Identify each line in the entries below that contains the word "woman" and copy those lines in full.

start Excerpted records

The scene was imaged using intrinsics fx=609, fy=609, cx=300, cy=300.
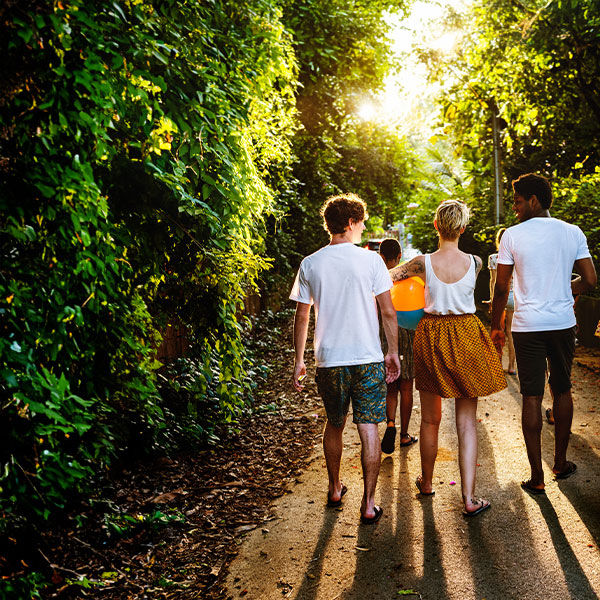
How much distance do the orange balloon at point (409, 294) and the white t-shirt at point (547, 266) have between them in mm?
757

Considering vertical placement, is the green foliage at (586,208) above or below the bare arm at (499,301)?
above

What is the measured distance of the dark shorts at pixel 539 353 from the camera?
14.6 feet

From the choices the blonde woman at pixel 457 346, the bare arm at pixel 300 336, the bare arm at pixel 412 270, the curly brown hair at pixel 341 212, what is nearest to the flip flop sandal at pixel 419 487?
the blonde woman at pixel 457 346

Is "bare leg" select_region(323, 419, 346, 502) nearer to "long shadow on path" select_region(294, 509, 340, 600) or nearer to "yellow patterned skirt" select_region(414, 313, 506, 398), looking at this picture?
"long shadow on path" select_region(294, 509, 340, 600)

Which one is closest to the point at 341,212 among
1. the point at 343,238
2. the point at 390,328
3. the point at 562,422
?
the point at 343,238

end Excerpted records
start Excerpted records

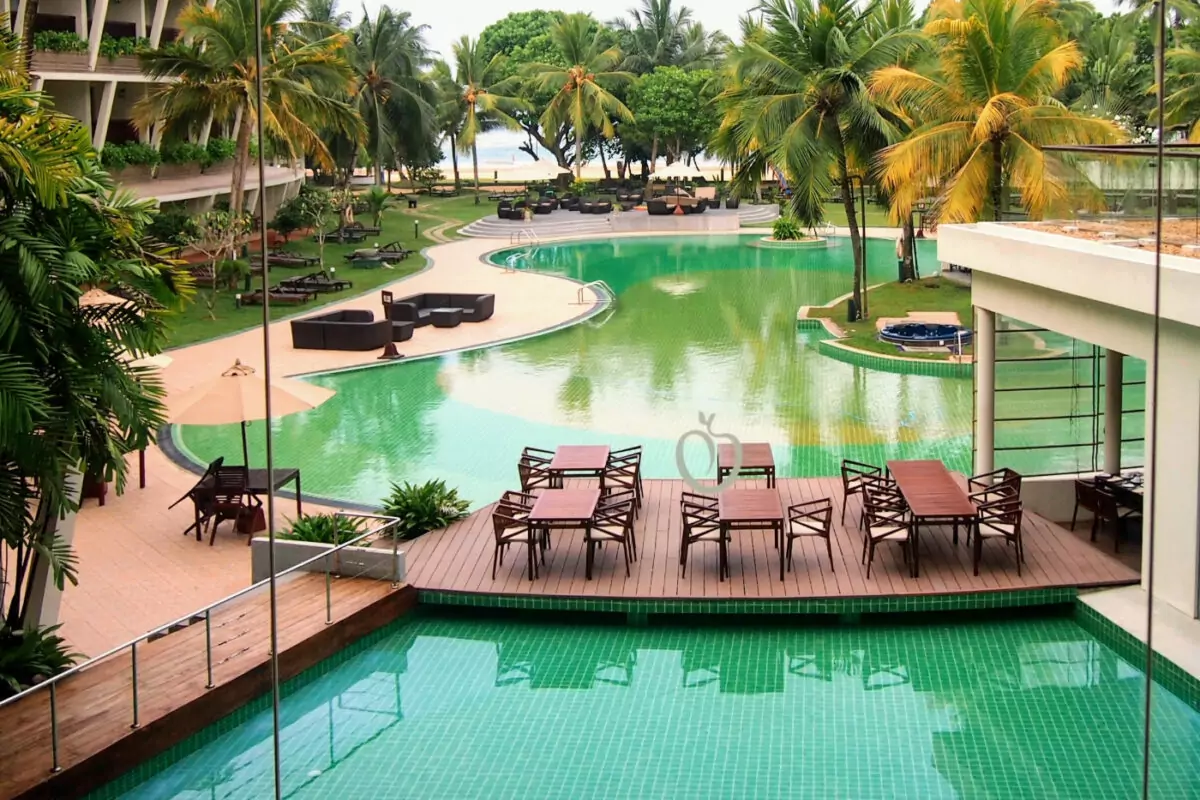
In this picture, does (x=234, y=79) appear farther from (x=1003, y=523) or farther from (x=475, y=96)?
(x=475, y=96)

end Excerpted records

> _Written solution_
From the choices the blonde woman at pixel 457 346, the bare arm at pixel 300 336, the bare arm at pixel 412 270, the curly brown hair at pixel 341 212, what is nearest to the flip flop sandal at pixel 419 487?
the blonde woman at pixel 457 346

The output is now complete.